Essential complexity: Difference between revisions

Content deleted Content added

Inline

Latest revision as of 22:47, 5 March 2024

Essential complexity is a numerical measure defined by Thomas J. McCabe, Sr., in his highly cited, 1976 paper better known for introducing cyclomatic complexity. McCabe defined essential complexity as the cyclomatic complexity of the reduced CFG (control-flow graph) after iteratively replacing (reducing) all structured programming control structures, i.e. those having a single entry point and a single exit point (for example if-then-else and while loops) with placeholder single statements.^[1]^: 317^[2]^: 80

McCabe's reduction process is intended to simulate the conceptual replacement of control structures (and actual statements they contain) with subroutine calls, hence the requirement for the control structures to have a single entry and a single exit point.^[1]^: 317 (Nowadays a process like this would fall under the umbrella term of refactoring.) All structured programs evidently have an essential complexity of 1 as defined by McCabe because they can all be iteratively reduced to a single call to a top-level subroutine.^[1]^: 318 As McCabe explains in his paper, his essential complexity metric was designed to provide a measure of how far off this ideal (of being completely structured) a given program was.^[1]^: 317 Thus greater than 1 essential complexity numbers, which can only be obtained for non-structured programs, indicate that they are further away from the structured programming ideal.^[1]^: 317

To avoid confusion between various notions of reducibility to structured programs, it's important to note that McCabe's paper briefly discusses and then operates in the context of a 1973 paper by S. Rao Kosaraju, which gave a refinement (or alternative view) of the structured program theorem. The seminal 1966 paper of Böhm and Jacopini showed that all programs can be [re]written using only structured programming constructs, (aka the D structures: sequence, if-then-else, and while-loop), however, in transforming a random program into a structured program additional variables may need to be introduced (and used in the tests) and some code may be duplicated.^[3]

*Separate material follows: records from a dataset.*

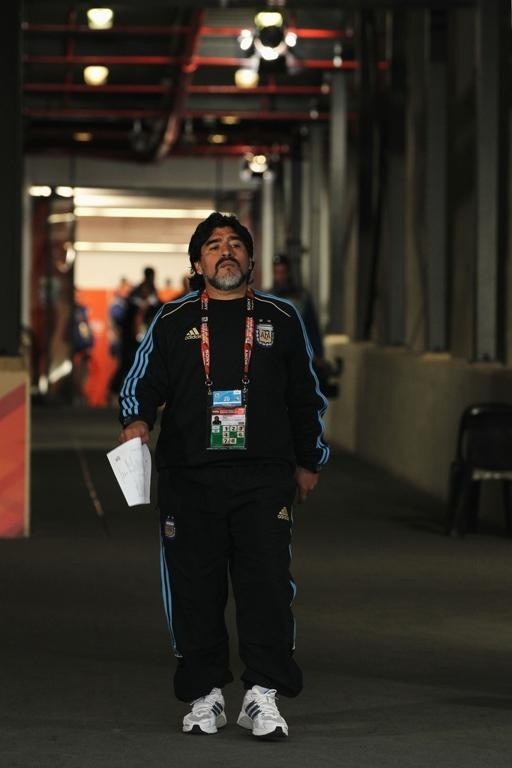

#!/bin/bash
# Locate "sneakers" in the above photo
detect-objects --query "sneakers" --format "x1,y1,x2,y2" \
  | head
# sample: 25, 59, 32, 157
184, 686, 227, 733
237, 686, 288, 738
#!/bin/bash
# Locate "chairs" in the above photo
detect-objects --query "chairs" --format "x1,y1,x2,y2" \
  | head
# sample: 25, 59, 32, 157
445, 402, 512, 536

In their paper, Böhm and Jacopini conjectured, but did not prove that it was necessary to introduce such additional variables for certain kinds of non-structured programs in order to transform them into structured programs.^[4]^: 236 An example of program (that we now know) does require such additional variables is a loop with two conditional exits inside it. In order to address the conjecture of Böhm and Jacopini, Kosaraju defined a more restrictive notion of program reduction than the Turing equivalence used by Böhm and Jacopini. Essentially, Kosaraju's notion of reduction imposes, besides the obvious requirement that the two programs must compute the same value (or not finish) given the same inputs, that the two programs must use the same primitive actions and predicates, the latter understood as expressions used in the conditionals. Because of these restrictions, Kosaraju's reduction does not allow the introduction of additional variables; assigning to these variables would create new primitive actions and testing their values would change the predicates used in the conditionals. Using this more restrictive notion of reduction, Kosaraju proved Böhm and Jacopini's conjecture, namely that a loop with two exits cannot be transformed into a structured program without introducing additional variables, but went further and proved that programs containing multi-level breaks (from loops) form a hierarchy, such that one can always find a program with multi-level breaks of depth n that cannot be reduced to a program of multi-level breaks with depth less than n, again without introducing additional variables.^[4]^[5]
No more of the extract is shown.